Unplanned Admissions Impact Savings from Rapid Recovery Protocols

    This single-center study highlights why joint replacement patients might visit the emergency department or be readmitted after discharge, as well as suggests strategies for reducing these unplanned admissions.

    Under bundled payment reimbursement model, total joint arthroplasty (TJA) patients’ unplanned hospital visits – either through emergency department (ED) visits or readmissions – will reduce cost savings from rapid recovery protocols, according to a recent study examining this topic.

    The Comprehensive Care for Joint Replacement model, which about 800 hospitals participate in, requires hospitals, physicians, and post-acute care facilities to coordinate the management of Medicare patients for the duration of their recovery and assume financial responsibility for any complication related to the index procedure.

    With bundled payment models in mind, researchers at Anne Arundel Medical Center in Annapolis, Maryland, conducted a study of the incidence, risk factors and cost associated with unplanned visits.

    “In this era of shorter LOS [length of stay] and bundled reimbursement models for TJAs, identifying and mitigating preventable causes for unplanned ED visits and readmissions will be critical to improving care and controlling costs,” they explained.

    Their retrospective study evaluated data from 655 consecutive TJAs (382 total knee and 273 total hip arthroplasties) performed by 2 high-volume surgeons over a 1-year period.  All surgeries were performed using an early discharge protocol.

    They found that 55 patients returned to the hospital within 30 days of surgery: 35 patients (5.3%) for ED visits without readmission (36 visits total) and 20 patients (3.1%) for readmission (22 readmissions total).

    Most visits to the ED were related to postoperative pain/swelling (36%) or medication-related side effects (22%) from opioids or anticoagulation/coagulopathy treatments. The 2 most common reasons for readmissions were postoperative ileus (23%) and wound infections (18%).

    Looking at risk factors for ED visits, the researchers found that patients with a history of avascular necrosis of the hip were more likely to have an unplanned ED visit (7.27 odds ratio [OR], 95% CI, 1.67-31.61; P<0.008).
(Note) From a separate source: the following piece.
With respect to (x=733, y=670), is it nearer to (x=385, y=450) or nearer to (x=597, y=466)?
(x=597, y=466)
    A subgroup analysis compared 1-day LOS patient with 2-day LOS patient and found no significant difference in ED visits (P=0.124).

    Risk factors for readmission included:

    • Body mass index (1.10 OR, 95% CI, 1.02-1.78; P<0.013)
    • More than 2 comorbidities (2.07 OR, 95% CI, 1.06-6.95, P<0.037)
    • Prior total knee arthroplasty (2.61 OR, 95% CI, 1.01-6.72; P <0.047)

    Although not statistically significant, it appeared that ambulating on the day of surgery may lower risk for readmission (0.13 OR, 95% CI, 0.02-1.10; P<0.061).

    The hospital costs for ED visits were $429 on average, for a total of $15,427. Readmissions averaged $6,484 per visit, totaling $142,654.

    Extrapolating these costs to their total TJA volume, the researchers estimated that their health system would lose more $42,000 for ED visits and more than $437,000 for readmissions, with a net loss of $484,377 for 2015.

    The researchers discussed several possibilities to manage these challenges including, but not limited to:

    • Calling high-risk patients with avascular necrosis of the hip on POD 1 and/or POD2
    • Implementing a multimodal pain management regimen to decrease opioid use
    • Providing preoperative education to decrease opioid-related ileus
    • Using aspirin in some patients to decrease anticoagulation side effects

    The authors noted limitations of their study. They included data from only 2 surgeons, and examined only a 30-day episode of care. In addition, patients could have gone to other facilities for ED visits or readmissions, which would not be accounted for in this study.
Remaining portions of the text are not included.